Open gsmet opened 3 months ago
/cc @cescoffier (netty), @franz1981 (netty), @jponge (netty)
Note that this isn't the only issue I have with Netty.
I also get the following for some tests:
Class loader QuarkusClassLoader:QuarkusUnitTest ClassLoader for InvalidAttributesConfigTest@27494e46 has been closed and may not be accessed anymore
java.lang.Exception: Stack trace
at java.base/java.lang.Thread.dumpStack(Thread.java:1389)
at io.quarkus.bootstrap.classloading.QuarkusClassLoader.ensureOpen(QuarkusClassLoader.java:727)
at io.quarkus.bootstrap.classloading.QuarkusClassLoader.loadClass(QuarkusClassLoader.java:501)
at io.quarkus.bootstrap.classloading.QuarkusClassLoader.loadClass(QuarkusClassLoader.java:514)
at io.quarkus.bootstrap.classloading.QuarkusClassLoader.loadClass(QuarkusClassLoader.java:503)
at io.netty.util.concurrent.PromiseTask.runTask(PromiseTask.java:95)
at io.netty.util.concurrent.ScheduledFutureTask.run(ScheduledFutureTask.java:159)
at io.netty.util.concurrent.AbstractEventExecutor.runTask(AbstractEventExecutor.java:173)
at io.netty.util.concurrent.GlobalEventExecutor$TaskRunner.run(GlobalEventExecutor.java:262)
at io.netty.util.internal.ThreadExecutorMap$2.run(ThreadExecutorMap.java:74)
at io.netty.util.concurrent.FastThreadLocalRunnable.run(FastThreadLocalRunnable.java:30)
at java.base/java.lang.Thread.run(Thread.java:840)

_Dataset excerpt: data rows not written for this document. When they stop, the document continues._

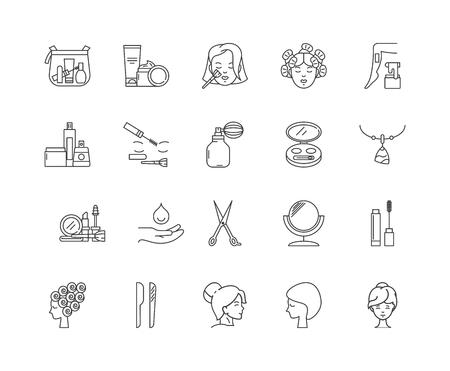 Icone della linea di bellezza, segni lineari, set di vettori, illustrazione del concetto di contorno Vettoriali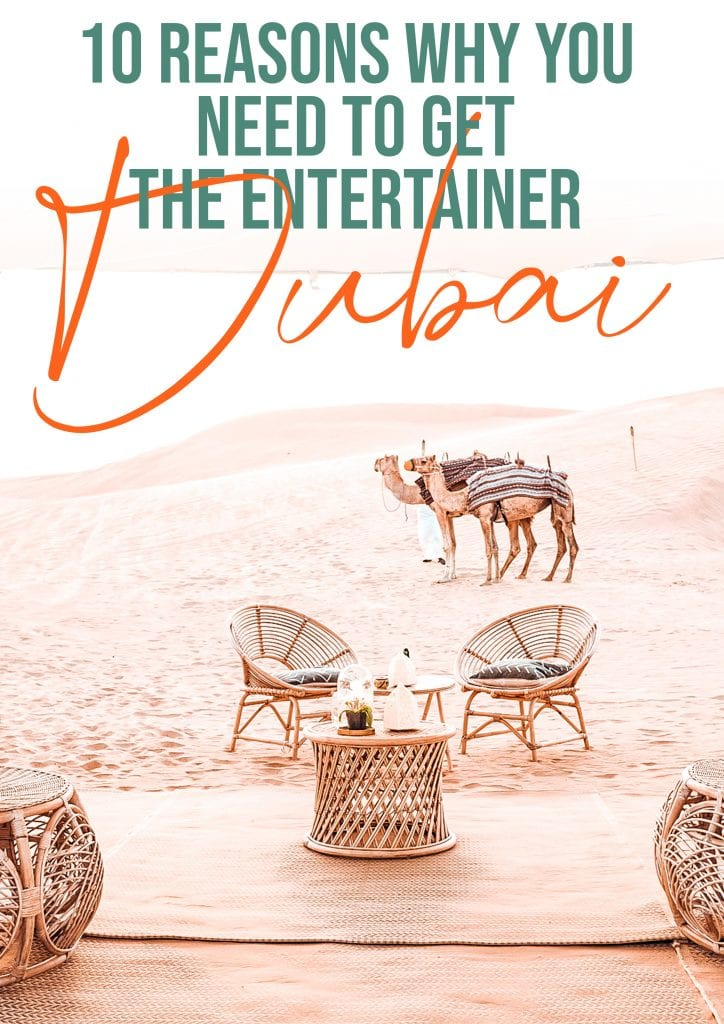 10 reasons why you need to get the entertainer dubai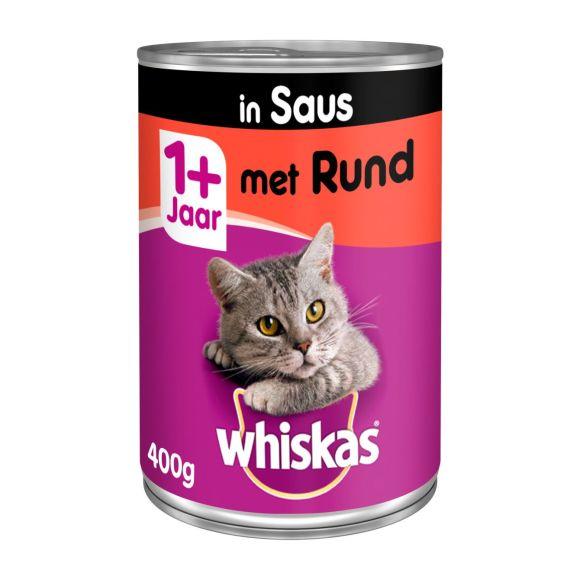 Whiskas Met rundvlees in saus 1+ jaar product photo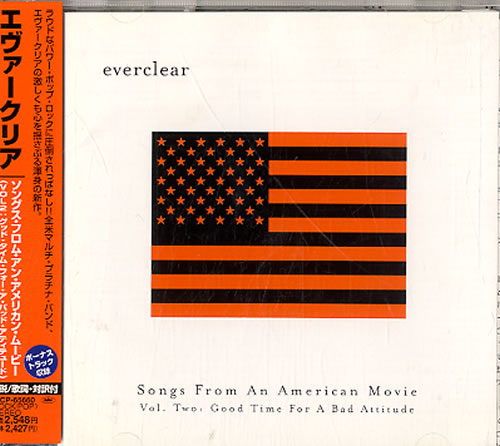 Everclear Songs From An American Movie Vol 2 2001 Japanese CD album TOCP65660
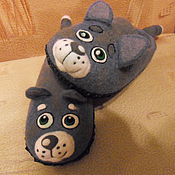 """Обувь ручной работы. Ярмарка Мастеров - ручная работа Тапочки """"Коты"""". Handmade."""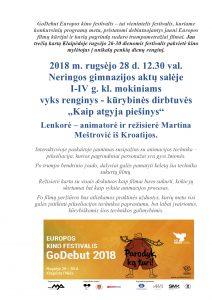 europos_kino_festivalio_skelbimas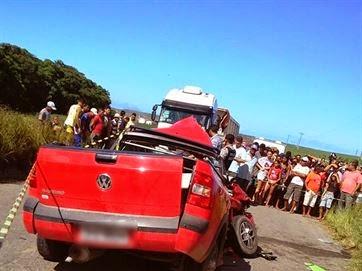 Motorista bate carro em ônibus e morre em rodovia estadual da Grande João Pessoa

For the finalizer part I have sent a small fix - if you can give it a shot: https://github.com/franz1981/netty/tree/4.1_classloader_leak
Ideally we would like to "just" rely on FastThreadLocalThread
s removal, and this could be implemented in a different PR, but the point is that it would assume that the cache is used only within such threads, which is not a safe assumption for many users, hence IDK how the Netty devs will react to such proposal - to open the proverbial "can of worms"
For the other one re scheduled tasks I think they are not cancelled, because https://github.com/netty/netty/pull/9580 shows that we are currently removing them on cancel.

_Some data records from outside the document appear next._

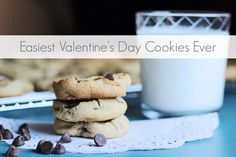 Need a quick and easy Valentine for your Valentine? You know all those fancy Pinterest-y cookies and desserts you see and wish you could make? These are not those…but these cookies are the easiest things you can bake. Want to know how to wow your man and/or sisters with these melt-in-your-mouth delights? All you need is some store bought cookie mix and a heart shaped baking pan! Simply follow our step-by-step photo tutorial and the instructions on the back of the box!!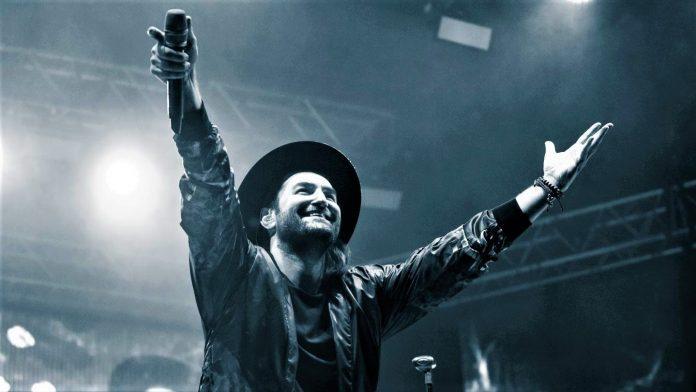 Smiley va concerta la Târgu Mureș în cadrul turneului național @Smiley_Omul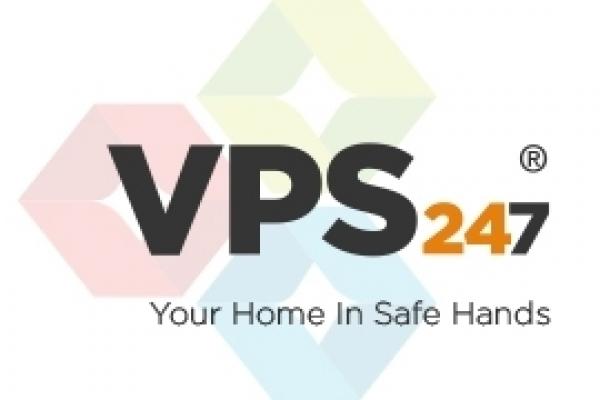 Vps247 Logo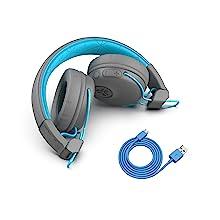 Jlab Audio Auriculares inalámbricos Bluetooth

@gsmet FYI https://github.com/netty/netty/pull/14155#issuecomment-2203111706
If is accepted - it means an additional property to us :"(
ok @gsmet https://github.com/netty/netty/pull/14155 is ready to go, so before is getting merged can you provide a feedback if it is working for your case?
you need to set an additional sys property i.e. -Dio.netty.allocator.disableCacheFinalizersForFastThreadLocalThreads=true
which disable finalizers for both jboss blocking thread pool and event loops (which should be both FastThreadLocalThread
s afaik, @cescoffier am I right?)
@franz1981 so the issue mentioned in the description looks solved by your PR.
Still wondering if we could improve the unrelated situation I was mentioning in this comment: https://github.com/quarkusio/quarkus/issues/41607#issuecomment-2202876679
For that issue I have commented https://github.com/quarkusio/quarkus/issues/41607#issuecomment-2203053666 which means that we have some scheduled task which is stopped likely (just guessing, but I have no idea actually...)
@cescoffier do you have any idea of what could schedule these tasks and what they could be?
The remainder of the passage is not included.